*Direction*. Pull out every line in the records below that contains the word "woman", treating uppercase and lowercase as different.

*Information shown*.
Start

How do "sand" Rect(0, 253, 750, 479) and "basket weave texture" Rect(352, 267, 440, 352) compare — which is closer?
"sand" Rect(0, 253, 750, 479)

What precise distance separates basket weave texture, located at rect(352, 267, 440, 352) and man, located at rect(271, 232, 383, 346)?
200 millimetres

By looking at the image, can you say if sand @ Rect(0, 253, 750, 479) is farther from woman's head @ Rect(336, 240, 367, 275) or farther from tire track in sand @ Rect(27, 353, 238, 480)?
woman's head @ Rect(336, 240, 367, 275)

End
Start

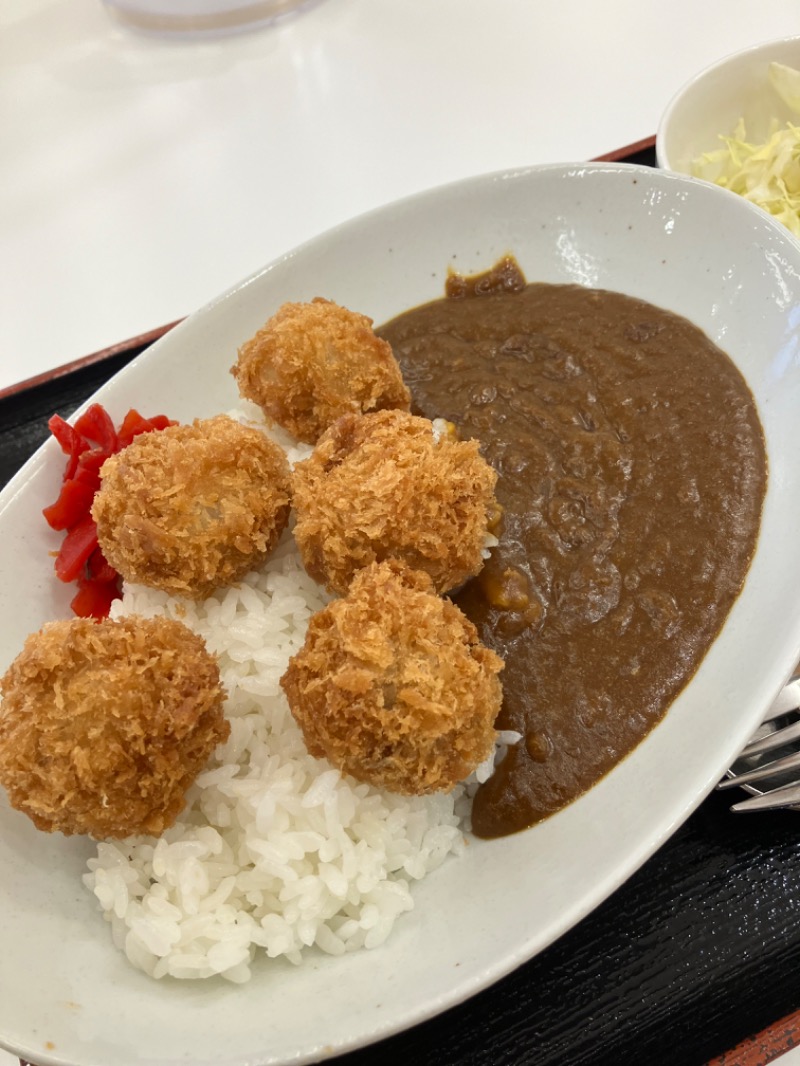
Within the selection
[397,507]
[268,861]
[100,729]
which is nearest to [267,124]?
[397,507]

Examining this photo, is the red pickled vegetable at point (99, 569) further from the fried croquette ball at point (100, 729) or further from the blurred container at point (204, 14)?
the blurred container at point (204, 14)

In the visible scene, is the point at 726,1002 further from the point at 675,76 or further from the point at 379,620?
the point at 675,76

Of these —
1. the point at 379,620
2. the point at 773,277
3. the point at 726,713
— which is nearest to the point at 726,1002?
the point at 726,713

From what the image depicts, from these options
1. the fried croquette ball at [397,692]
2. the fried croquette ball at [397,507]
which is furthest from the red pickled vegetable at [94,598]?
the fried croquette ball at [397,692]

End

*Result below*.
By looking at the image, can you say if sand @ Rect(0, 253, 750, 479) is farther from woman's head @ Rect(336, 240, 367, 275) or farther from tire track in sand @ Rect(27, 353, 238, 480)?
woman's head @ Rect(336, 240, 367, 275)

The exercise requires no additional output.